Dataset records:
--------------------

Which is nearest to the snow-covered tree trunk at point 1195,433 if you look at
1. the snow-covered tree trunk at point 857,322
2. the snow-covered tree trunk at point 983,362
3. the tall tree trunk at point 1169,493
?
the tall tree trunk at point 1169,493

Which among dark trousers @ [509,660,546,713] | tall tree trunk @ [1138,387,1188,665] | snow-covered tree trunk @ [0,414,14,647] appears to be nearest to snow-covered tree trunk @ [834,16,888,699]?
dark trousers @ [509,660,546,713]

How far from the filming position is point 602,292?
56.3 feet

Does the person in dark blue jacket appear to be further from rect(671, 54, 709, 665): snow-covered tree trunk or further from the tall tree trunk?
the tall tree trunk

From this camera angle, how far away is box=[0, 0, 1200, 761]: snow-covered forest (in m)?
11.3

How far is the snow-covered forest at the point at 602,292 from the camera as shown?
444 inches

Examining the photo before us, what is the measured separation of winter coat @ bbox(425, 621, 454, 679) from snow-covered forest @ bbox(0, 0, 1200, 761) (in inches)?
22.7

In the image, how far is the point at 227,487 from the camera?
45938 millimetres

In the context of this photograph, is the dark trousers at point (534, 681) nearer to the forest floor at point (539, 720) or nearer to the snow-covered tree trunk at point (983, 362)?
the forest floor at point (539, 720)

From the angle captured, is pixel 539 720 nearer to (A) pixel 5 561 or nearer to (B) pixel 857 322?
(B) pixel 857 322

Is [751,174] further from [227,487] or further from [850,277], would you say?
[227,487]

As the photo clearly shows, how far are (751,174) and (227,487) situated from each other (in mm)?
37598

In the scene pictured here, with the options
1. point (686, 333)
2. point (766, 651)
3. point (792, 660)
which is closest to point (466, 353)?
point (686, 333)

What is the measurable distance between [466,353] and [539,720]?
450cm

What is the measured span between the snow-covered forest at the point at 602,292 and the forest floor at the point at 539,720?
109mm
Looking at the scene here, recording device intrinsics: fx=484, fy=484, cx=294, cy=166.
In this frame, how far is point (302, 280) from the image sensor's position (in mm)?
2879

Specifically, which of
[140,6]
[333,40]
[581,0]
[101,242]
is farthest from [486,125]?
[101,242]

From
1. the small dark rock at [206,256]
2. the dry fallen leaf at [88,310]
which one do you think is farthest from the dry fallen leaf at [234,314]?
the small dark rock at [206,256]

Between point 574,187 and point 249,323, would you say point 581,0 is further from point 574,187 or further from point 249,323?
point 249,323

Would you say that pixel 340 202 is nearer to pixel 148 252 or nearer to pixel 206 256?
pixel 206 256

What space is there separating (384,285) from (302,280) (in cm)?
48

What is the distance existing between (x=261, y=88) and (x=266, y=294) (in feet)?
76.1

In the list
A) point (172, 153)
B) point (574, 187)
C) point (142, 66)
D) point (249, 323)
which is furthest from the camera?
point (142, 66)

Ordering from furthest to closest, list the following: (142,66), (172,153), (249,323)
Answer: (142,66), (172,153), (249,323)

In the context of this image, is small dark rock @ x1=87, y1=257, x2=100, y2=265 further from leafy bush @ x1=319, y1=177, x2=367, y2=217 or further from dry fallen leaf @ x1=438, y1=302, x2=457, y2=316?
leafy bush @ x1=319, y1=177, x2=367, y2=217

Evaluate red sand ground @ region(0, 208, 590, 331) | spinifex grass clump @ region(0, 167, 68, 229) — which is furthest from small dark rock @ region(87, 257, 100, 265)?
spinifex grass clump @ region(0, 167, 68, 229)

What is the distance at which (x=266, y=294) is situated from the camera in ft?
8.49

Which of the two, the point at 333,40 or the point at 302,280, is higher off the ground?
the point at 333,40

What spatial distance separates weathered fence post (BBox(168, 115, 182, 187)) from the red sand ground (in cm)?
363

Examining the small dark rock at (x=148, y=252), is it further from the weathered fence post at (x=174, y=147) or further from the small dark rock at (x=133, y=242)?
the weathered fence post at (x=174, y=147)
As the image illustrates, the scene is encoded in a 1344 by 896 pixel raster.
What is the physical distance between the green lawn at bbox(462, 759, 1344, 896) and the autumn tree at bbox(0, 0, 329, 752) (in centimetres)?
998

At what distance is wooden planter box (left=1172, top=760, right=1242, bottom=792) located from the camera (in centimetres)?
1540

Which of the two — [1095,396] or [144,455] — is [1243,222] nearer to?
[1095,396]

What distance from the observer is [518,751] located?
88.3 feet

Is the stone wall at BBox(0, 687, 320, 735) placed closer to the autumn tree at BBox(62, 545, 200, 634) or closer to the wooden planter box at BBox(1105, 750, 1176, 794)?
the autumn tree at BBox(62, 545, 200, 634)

--------------------

DIRECTION: Copy out every line of the data above word for word, keeping each one unchanged and in its original order.

SOLUTION FOR THIS TASK:
Which is nearest to the snow-covered tree trunk at point 1195,433 if you look at
1. the snow-covered tree trunk at point 857,322
2. the snow-covered tree trunk at point 983,362
3. the tall tree trunk at point 1169,493
?
the tall tree trunk at point 1169,493

Which among dark trousers @ [509,660,546,713] | tall tree trunk @ [1138,387,1188,665] | snow-covered tree trunk @ [0,414,14,647] appears to be nearest to snow-covered tree trunk @ [834,16,888,699]?
dark trousers @ [509,660,546,713]

How far from the filming position is point 602,292?
56.3 feet

Does the person in dark blue jacket appear to be further from rect(671, 54, 709, 665): snow-covered tree trunk or further from the tall tree trunk?
the tall tree trunk

From this camera angle, how far away is box=[0, 0, 1200, 761]: snow-covered forest (in m)?
11.3

How far is the snow-covered forest at the point at 602,292 from the camera as shown?
444 inches

Examining the photo before us, what is the measured separation of winter coat @ bbox(425, 621, 454, 679) from snow-covered forest @ bbox(0, 0, 1200, 761) (in inches)?
22.7

In the image, how far is the point at 227,487 from the camera?
45938 millimetres

In the context of this photograph, is the dark trousers at point (534, 681) nearer to the forest floor at point (539, 720) or nearer to the snow-covered tree trunk at point (983, 362)?
the forest floor at point (539, 720)

From the angle captured, is pixel 539 720 nearer to (A) pixel 5 561 or nearer to (B) pixel 857 322?
(B) pixel 857 322

Is [751,174] further from [227,487] or further from [850,277], would you say?
[227,487]

As the photo clearly shows, how far are (751,174) and (227,487) situated from each other (in mm)?
37598

In the scene pictured here, with the options
1. point (686, 333)
2. point (766, 651)
3. point (792, 660)
which is closest to point (466, 353)?
point (686, 333)

What is the measurable distance between [466,353] and [539,720]?
450cm

What is the measured span between the snow-covered forest at the point at 602,292 and the forest floor at the point at 539,720?
109mm
Looking at the scene here, recording device intrinsics: fx=484, fy=484, cx=294, cy=166.
In this frame, how far is point (302, 280) from the image sensor's position (in mm)?
2879

Specifically, which of
[140,6]
[333,40]
[581,0]
[101,242]
is farthest from [486,125]?
[101,242]

From
1. the small dark rock at [206,256]
2. the dry fallen leaf at [88,310]
which one do you think is farthest from the dry fallen leaf at [234,314]?
the small dark rock at [206,256]

Between point 574,187 and point 249,323, would you say point 581,0 is further from point 574,187 or further from point 249,323?
point 249,323

Would you say that pixel 340 202 is nearer to pixel 148 252 or nearer to pixel 206 256?
pixel 206 256

What space is there separating (384,285) from (302,280) (in cm)?
48

What is the distance existing between (x=261, y=88) and (x=266, y=294) (in feet)?
76.1

In the list
A) point (172, 153)
B) point (574, 187)
C) point (142, 66)
D) point (249, 323)
which is furthest from the camera?
point (142, 66)

Ordering from furthest to closest, list the following: (142,66), (172,153), (249,323)
Answer: (142,66), (172,153), (249,323)

In the context of this image, is small dark rock @ x1=87, y1=257, x2=100, y2=265 further from leafy bush @ x1=319, y1=177, x2=367, y2=217 or further from dry fallen leaf @ x1=438, y1=302, x2=457, y2=316?
leafy bush @ x1=319, y1=177, x2=367, y2=217

Evaluate red sand ground @ region(0, 208, 590, 331) | spinifex grass clump @ region(0, 167, 68, 229) — which is furthest from small dark rock @ region(87, 257, 100, 265)?
spinifex grass clump @ region(0, 167, 68, 229)

What is the distance at which (x=266, y=294) is situated from the camera in ft?
8.49

Which of the two, the point at 333,40 or the point at 302,280, is higher off the ground?
the point at 333,40

What spatial distance separates weathered fence post (BBox(168, 115, 182, 187)) from the red sand ground (in cm)?
363

Examining the small dark rock at (x=148, y=252), is it further from the weathered fence post at (x=174, y=147) or further from the small dark rock at (x=133, y=242)?
the weathered fence post at (x=174, y=147)
As the image illustrates, the scene is encoded in a 1344 by 896 pixel raster.
What is the physical distance between the green lawn at bbox(462, 759, 1344, 896) and the autumn tree at bbox(0, 0, 329, 752) (in centimetres)?
998

At what distance is wooden planter box (left=1172, top=760, right=1242, bottom=792) located from the camera (in centimetres)?
1540

Which of the two — [1095,396] or [144,455] — is [1243,222] nearer to?
[1095,396]

What distance from the observer is [518,751] located?
88.3 feet

Is the stone wall at BBox(0, 687, 320, 735) placed closer to the autumn tree at BBox(62, 545, 200, 634) or closer to the wooden planter box at BBox(1105, 750, 1176, 794)?
the autumn tree at BBox(62, 545, 200, 634)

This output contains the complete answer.